The government of Dubai on January 18 hosted an exclusive public viewing of an extremely rare black diamond called “The Enigma” at the Dubai Diamond Exchange.
The diamond has never before been exhibited.
The 555.5 ct, 55-facet carbonado diamond will be exhibited in Dubai, Los Angeles and London before being set for a single lot online auction from February 3 to 9.
The Enigma is considered the largest fancy natural colour black diamond in the world and the largest cut diamond of any kind in the world, according to the 2006 Guinness Book of World Records.
The diamond’s design is inspired by the Middle Eastern palm-shaped symbol, the Hamsa, which is associated with the number five and is a sign of protection, power and strength.
It is thought to have been created either from meteoric impact or having emerged from a diamond-bearing asteroid that collided with Earth.
Renowned American geophysicist Stephen Haggerty says carbonado black diamonds are an extremely rare natural occurrence, containing traces of nitrogen and hydrogen abundant in interstellar space, as well as osbornite, a mineral uniquely present in meteors.
Although carbonado has been known since 1841, its host rock is yet to be identified and it follows none of the normal rules of diamond mineralogy and inhabits none of the usual haunts.

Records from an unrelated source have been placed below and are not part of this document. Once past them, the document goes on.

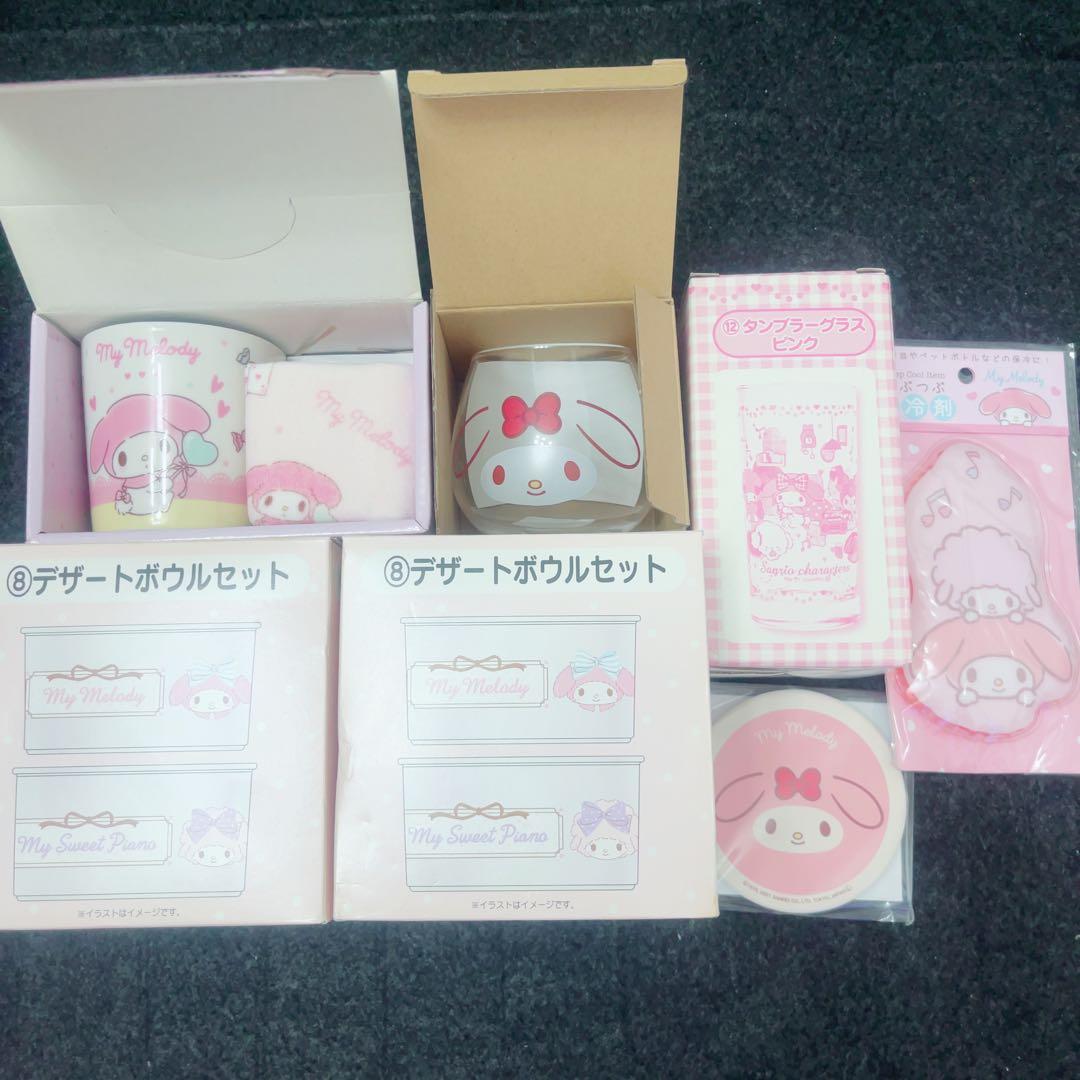 【セール中】マイメロ まとめ売り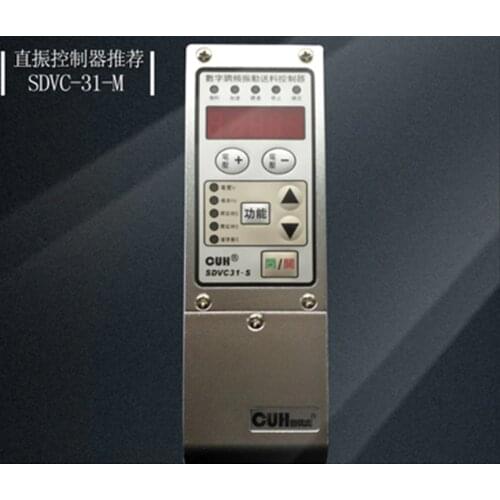 Original CUH SDVC31-S Controller Vibration Disk Controller Automatic Feeder Controller
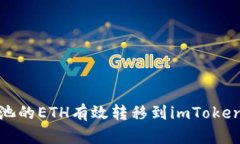 如何将矿池的ETH有效转移到imToken 2.0钱包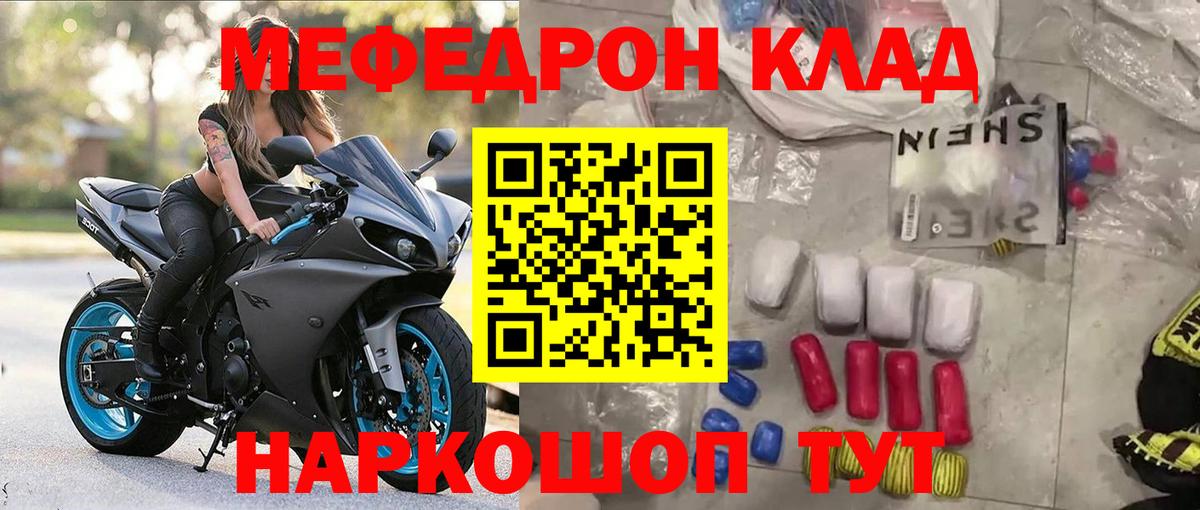 Мефедрон mephedrone  МЯУ-МЯУ 4 MMC  Вход с VPN  Тавда 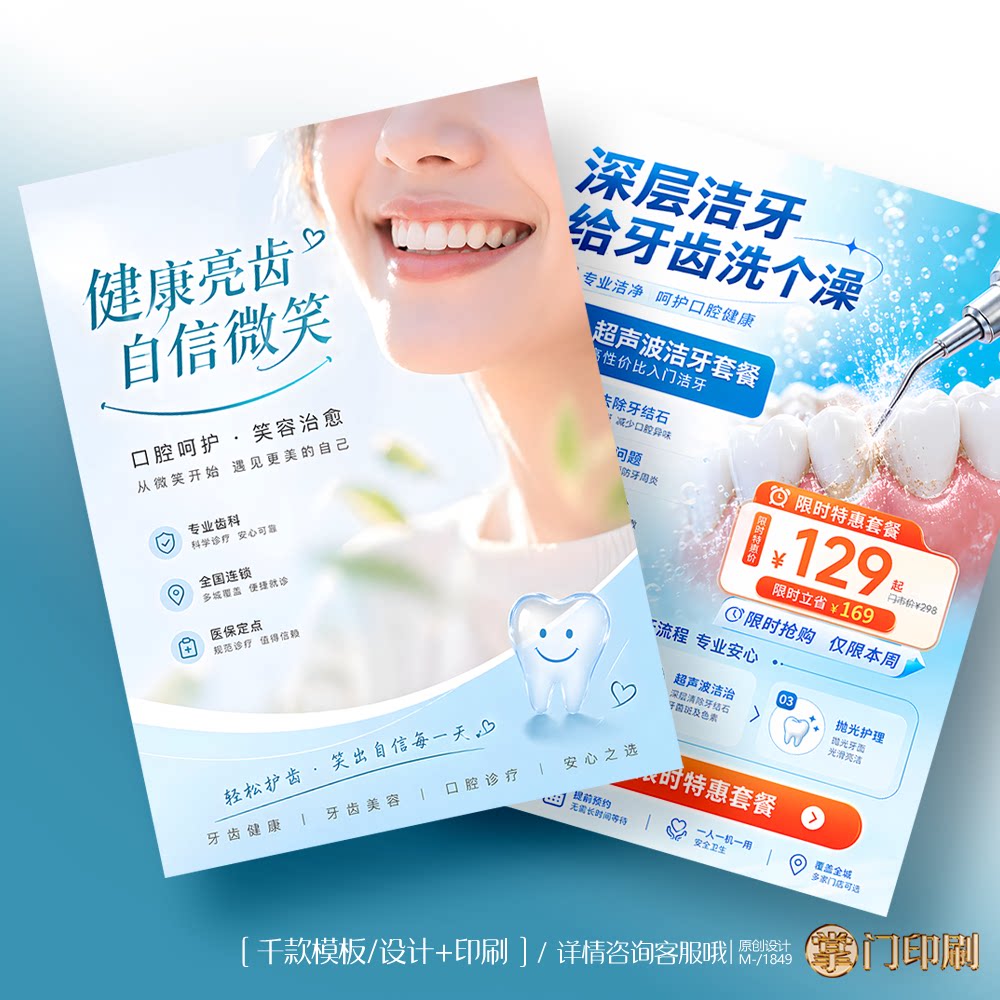 口腔宣传单口腔诊所门诊宣传单彩页单页定制设计印刷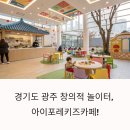 아이포레키즈카페 실제 후기! 경기광주에서 만나는 체험형 키즈카페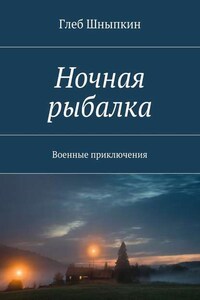 Ночная рыбалка. Военные приключения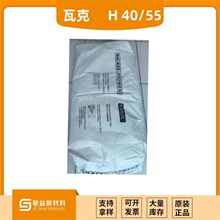 ���󃞻� Wacker�߿��ȴט�֬ VINNOL&reg; H40/55  �ȴט�֬ H40/55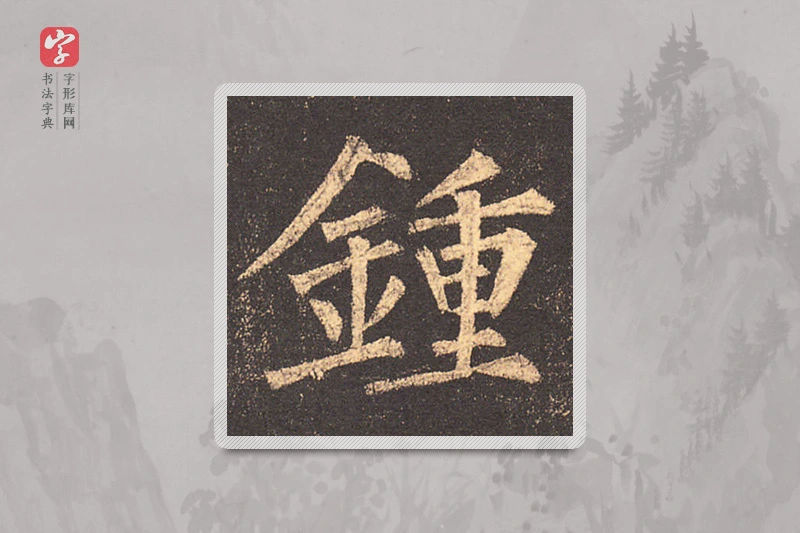 柳公权楷书「钟」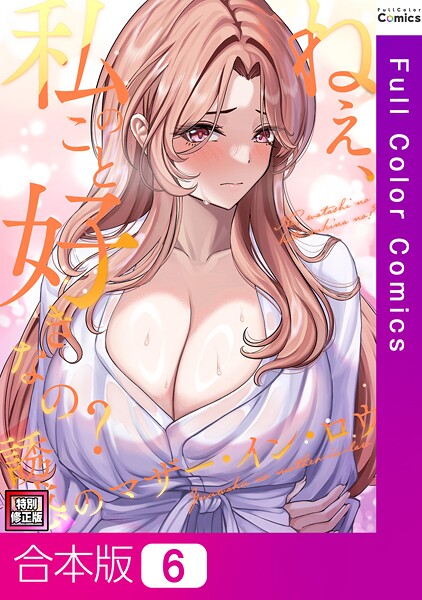 ねえ、私のこと好きなの？〜誘惑のマザー・イン・ロウ【特別修正版】【合本版】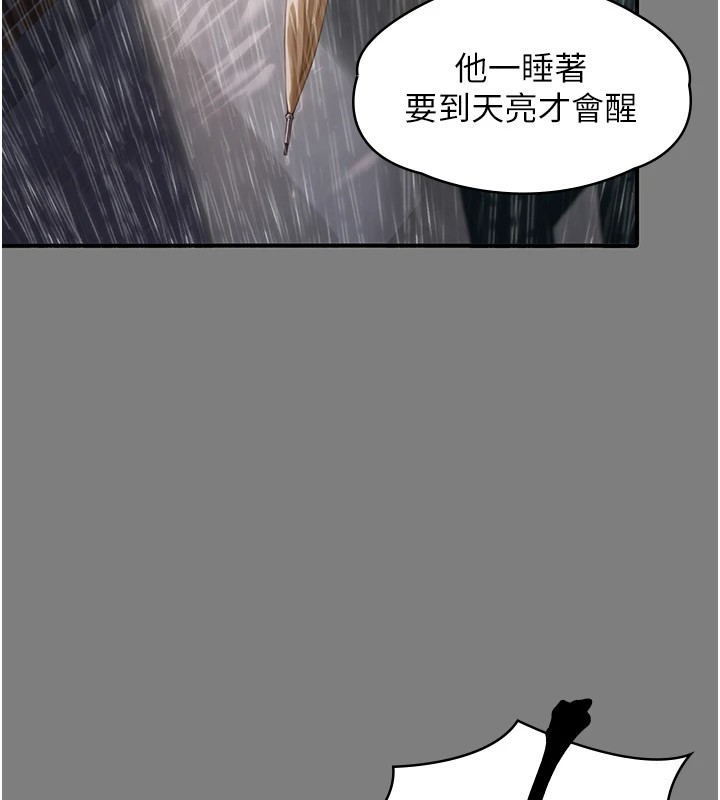 守护妳第1话-红杏出墙的妈妈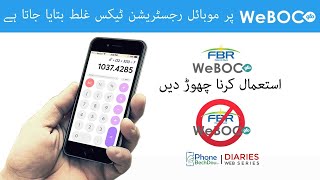 pta mobile tax calculator fbr mobile tax 2020  Pta mobile tax vs fbr weboc tax calculator [upl. by Trix]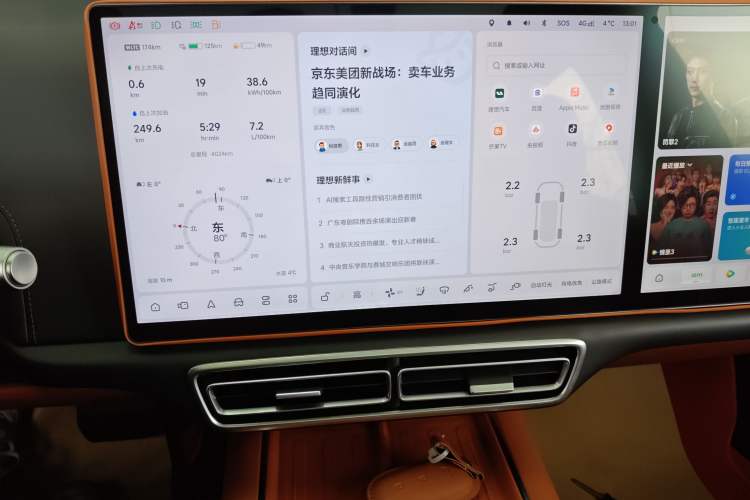 Used Li Auto L6 2025 Max Smart Refresh Edition Instrument Cluster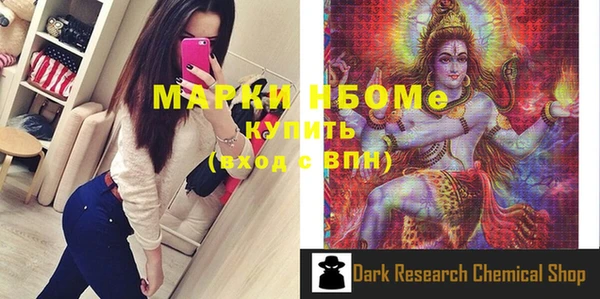 экстази Кукмор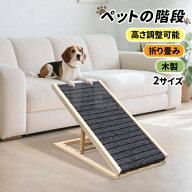ペットスロープ スライド式 折り畳み ペットの階段 犬のステップペットスロープ調節可能な 収納便利 犬用…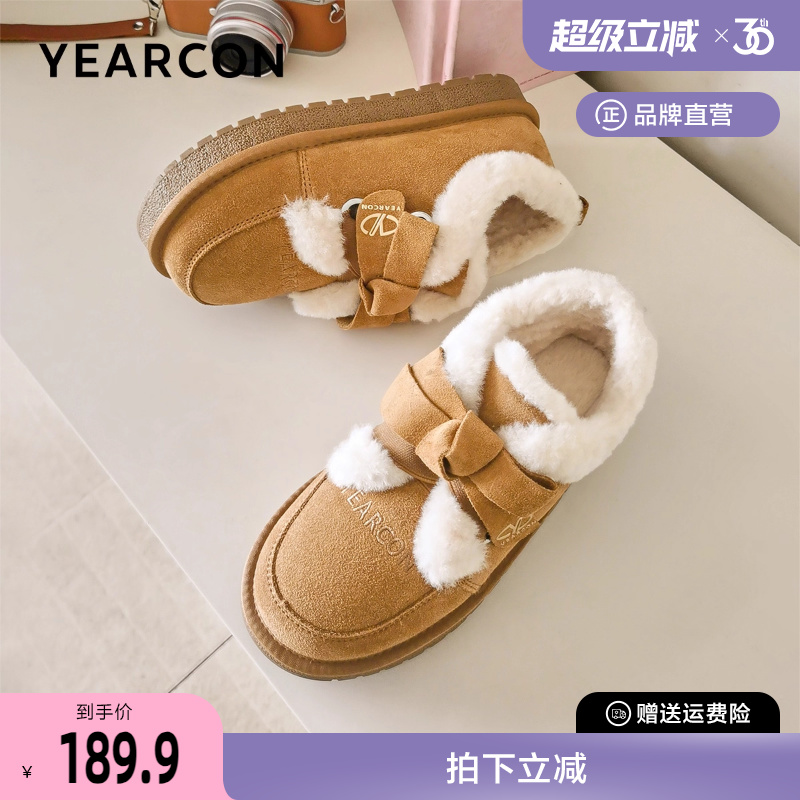 意尔康雪地靴2025冬季新款加绒保暖厚底毛毛鞋外穿可爱勃肯鞋棉鞋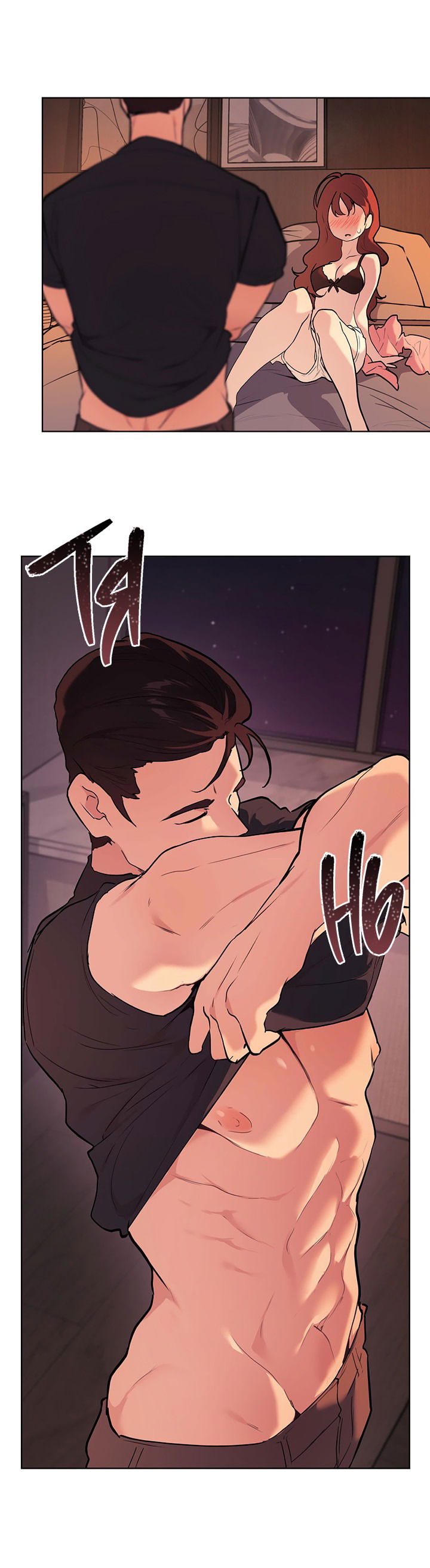 Манга Вишнёвая невинность - Глава 2 Страница 21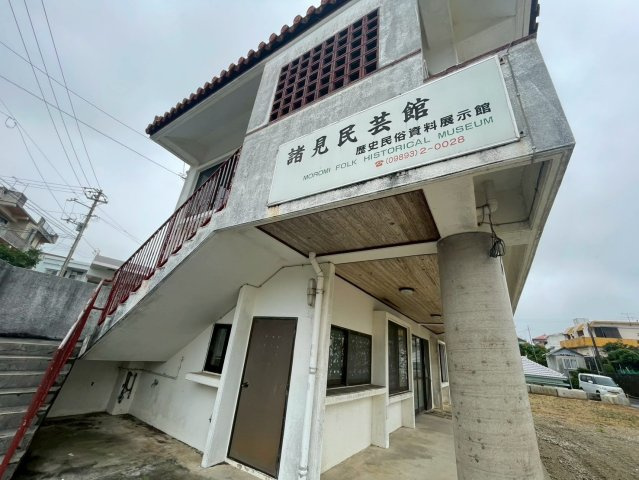 沖縄市諸見里のその他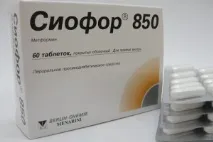 Сиофор 500 для схуднення. може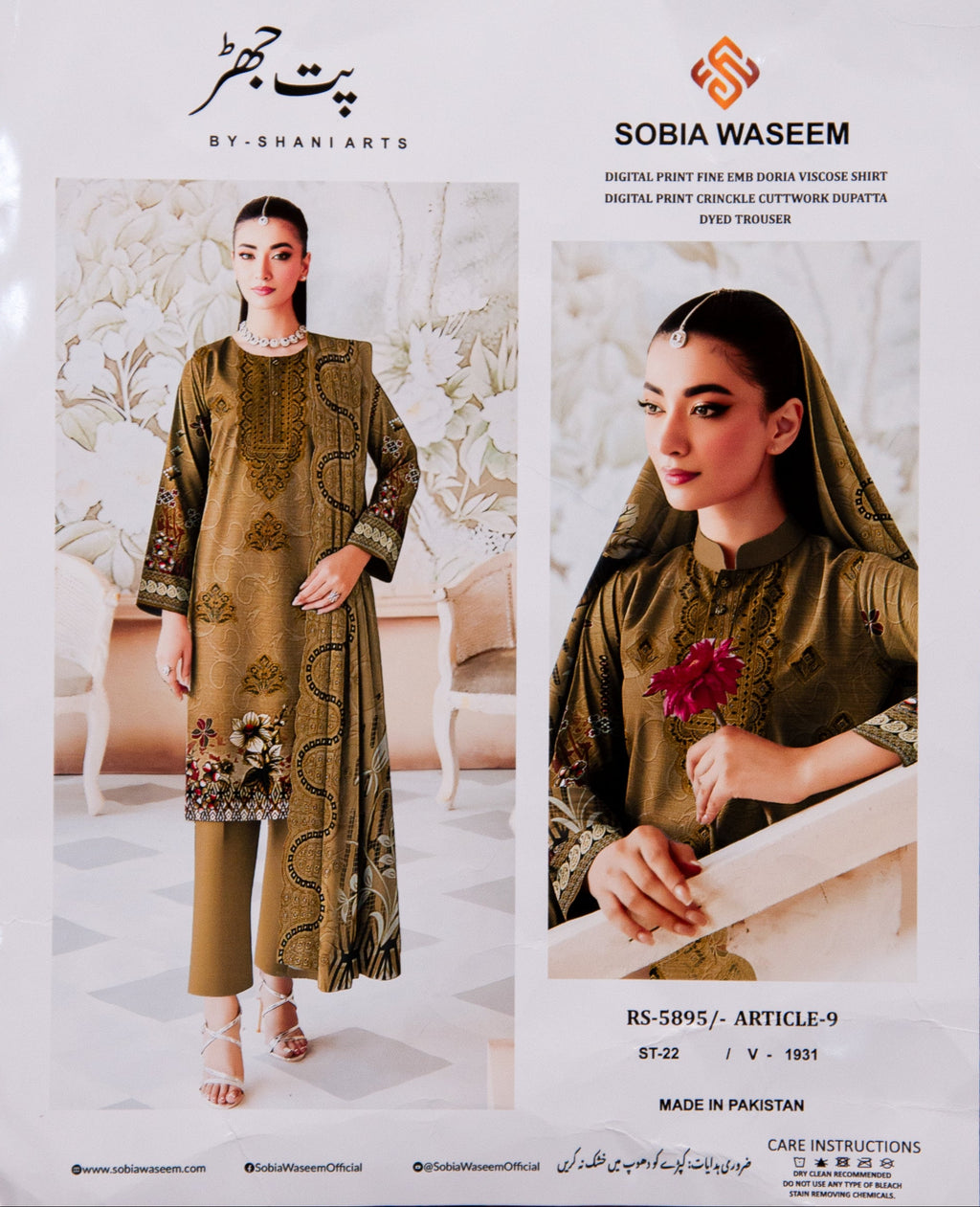 Sobia Waseem PAT JHAR Unstitched 3 Piece Suit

Since carbonado diamonds are mostly found in Brazil and the Central African Republic – areas believed to have been struck by meteorites – it adds weight to the theory that these diamonds are indeed treasures originating from interstellar space.
“Carbonado is the most unusual form of diamond on Earth. Despite many mineralogical clues not observed in conventional diamonds, its mode of origin remains largely unexplained.
“The extraterrestrial model, although conceptual and supported by astrophysical data, will only be vindicated by the discovery of carbonado in the asteroid belt by remote sensing, or by an observed diamond meteorite fall that is dark in colour, porous and patinaed,” Haggerty explains.
He elaborates that carbonado, which was named for its resemblance to charcoal, is opaque, and composed of randomly oriented diamond crystallites that impede light refraction and increase absorption.
Colour varies from black and putty grey to shades of brown, deep purple to pink, rusty red and the occasional olive green.
The pores of carbonado rock are an unusual glassy patina, with highly irregular surfaces, and poly-crystallinity, which distinguishes carbonado from conventional diamonds, Haggerty highlights.
He ultimately believes these diamonds were “born” in exploding stars and later fell to Earth, dubbing them “boulders of star dust”.
“The Enigma is a marvel of rarity and size, and its brilliance and high polish are a testament to the delicate and highly skilled undertaking of diamond cutting. Its sale represents a once-in-a-lifetime opportunity to acquire one of the rarest, billion-year-old cosmic wonders known to humankind,” says action house Sotheby’s jewellery specialist Nikita Binani.